--- TEXTE DE LA PAGE ---

Pour ses 10 ans, la Maison des Sciences de l’Homme Lorraine a commandé à Sébastien Di Silvestro un recueil de portraits – textes et photos – de chercheurs en Sciences humaines et sociales : L’Archipel des Possibles. Retrouvez chaque semaine l’un de ces portraits.


« Moderniser la langue, c’est moderniser la vision du monde. »

En arabe littéral ancien, ’Ayn ne possède pas moins de 30 sens. Le ‘ayn, c’est l’œil, et donc également l’espion, mais également la source, puisqu’elle est l’œil de la terre, mais aussi par extension le cash, l’argent et donc le notable, l’or… Cette polysémie pléthorique caractérise l’arabe littéral, matrice de tous les textes passés et contemporains. Cette norme écrite provient à l’origine d’un parler transdialectal de l’Arabie antique. Outre d’immenses richesses de mémoires écrites, formant son patrimoine classique, cette langue connaîtra un événement linguistique majeur qui la fixe au travers de l’avènement du Coran.

Alors que l’arabe représente l’une des grandes langues internationales, l’écrit millénaire diffère fortement de l’arabe dialectal, le parler quotidien de la rue. Néanmoins, c’est uniquement au travers de sa forme littérale, que peuvent s’exprimer par l’écrit tous les pays arabophones dont les locuteurs textuels doivent jongler avec ce trésor muséalisé pour traduire les concepts de la modernité, du droit, de la politique, des technologies, de la mode… Un exercice de haute voltige particulièrement significatif pour la presse qui mène au quotidien cet éternel combat philosophique des mots contre les mots, pour en faire jaillir une pensée limpide et transmissible.

--- DONNÉES SOURCES ---

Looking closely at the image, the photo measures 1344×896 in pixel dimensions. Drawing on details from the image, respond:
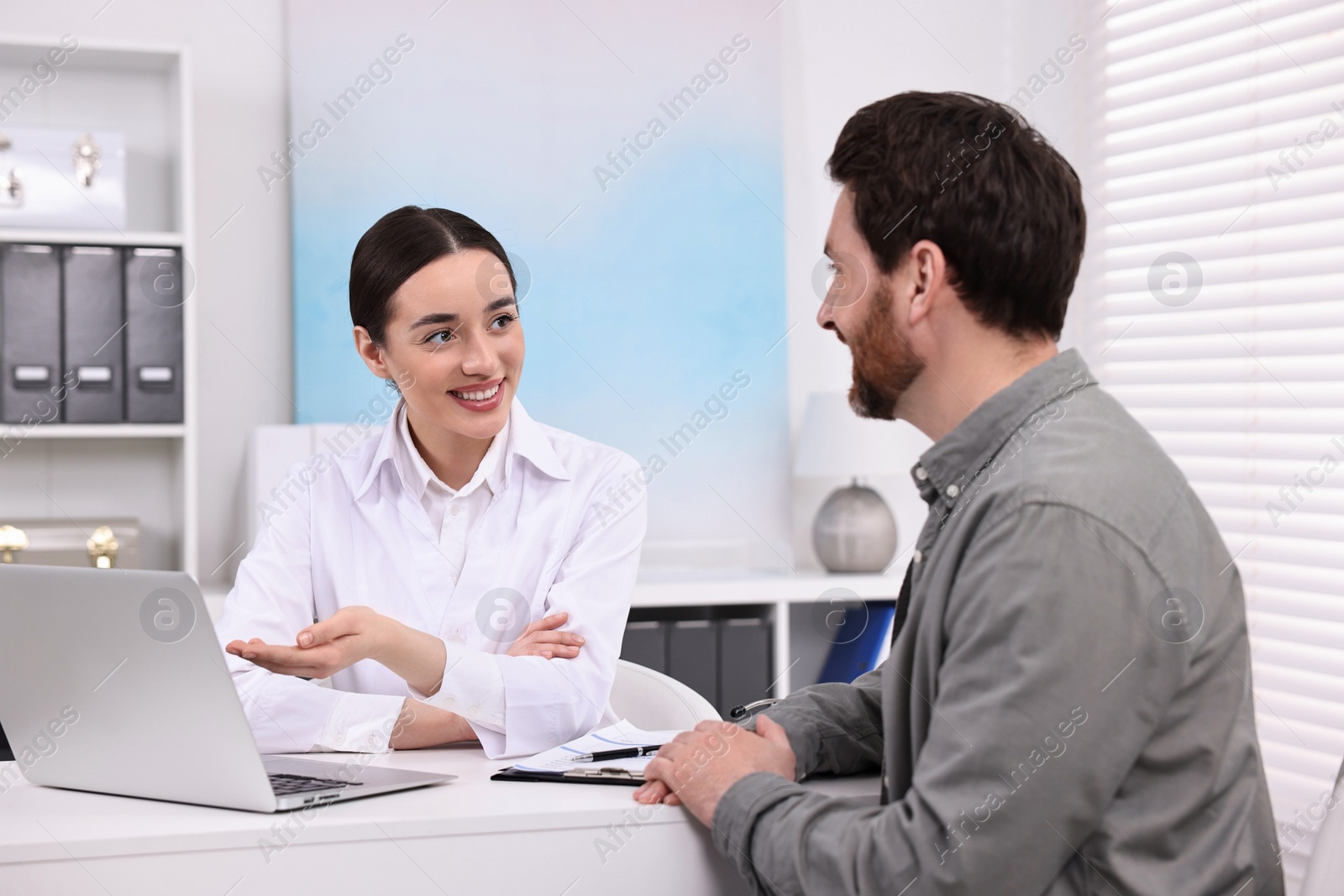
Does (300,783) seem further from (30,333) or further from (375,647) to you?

---

### CONSIGNES:
A. Selon le texte sur l’arabe littéral, combien de sens le mot ’Ayn possède-t-il en arabe littéral ancien ?
B. Les affirmations suivantes concordent-elles avec le texte sur l’arabe littéral ? Répondez par oui ou par non pour chacune, en citant les mots décisifs du texte.
(i) L’arabe littéral provient à l’origine d’un parler de l’Arabie antique.
(ii) Les pays arabophones peuvent s’exprimer par écrit au moyen de l’arabe dialectal.
(iii) Le ‘ayn peut aussi désigner la source.
C. Poursuivez le texte sur l’arabe littéral en reprenant juste après sa dernière phrase.
Les lignes n’interviennent en rien ici.

### RÉSULTATS ATTENDUS:
A. Pas moins de 30 sens.

B.
(i) Oui : « Cette norme écrite provient à l’origine d’un parler transdialectal de l’Arabie antique. »
(ii) Non : « c’est uniquement au travers de sa forme littérale, que peuvent s’exprimer par l’écrit tous les pays arabophones »
(iii) Oui : « mais également la source, puisqu’elle est l’œil de la terre »

C.
Nejmeddine Khaffalah mesure mieux que quiconque l’ampleur et les difficultés culturelles de cette colossale entreprise de modernisation. Maître de conférences en linguistique et civilisation arabe, il a entamé cet immense travail entre linguistique, droit, littérature, didactique et néologie, semble-t-il, depuis toujours. Dès l’enfance.

« Mais il entre dans la carrière par une thèse de 502 pages sur “La théorie du sens d’après ‘Abd al-Qāhir al-Ğurğānī”, thèse où il sur penche sur l’unique penseur arabe classique à avoir abordé une réflexion essentielle à tous les domaines de l’expression écrite en questionnant le concept de ma’nā que l’encyclopédie de l’Islam définit comme étant à la fois : la grammaire, la philosophie et la poésie. »

La clé de lecture structurelle étant elle-même à déchiffrer, Nejmeddine Khalfallah n’aura de cesse d’en établir les logiques pour raccorder les sens à une ère contemporaine qui en a profondément besoin. Il publie beaucoup, dont des ouvrages pédagogiques tels que Les 50 règles incontournables de l’arabe, participe à nombre de colloques, enseigne à Orléans, à la Sorbonne, à Polytechnique, en école de commerce, à l’Institut des langues orientales, à Sciences Po.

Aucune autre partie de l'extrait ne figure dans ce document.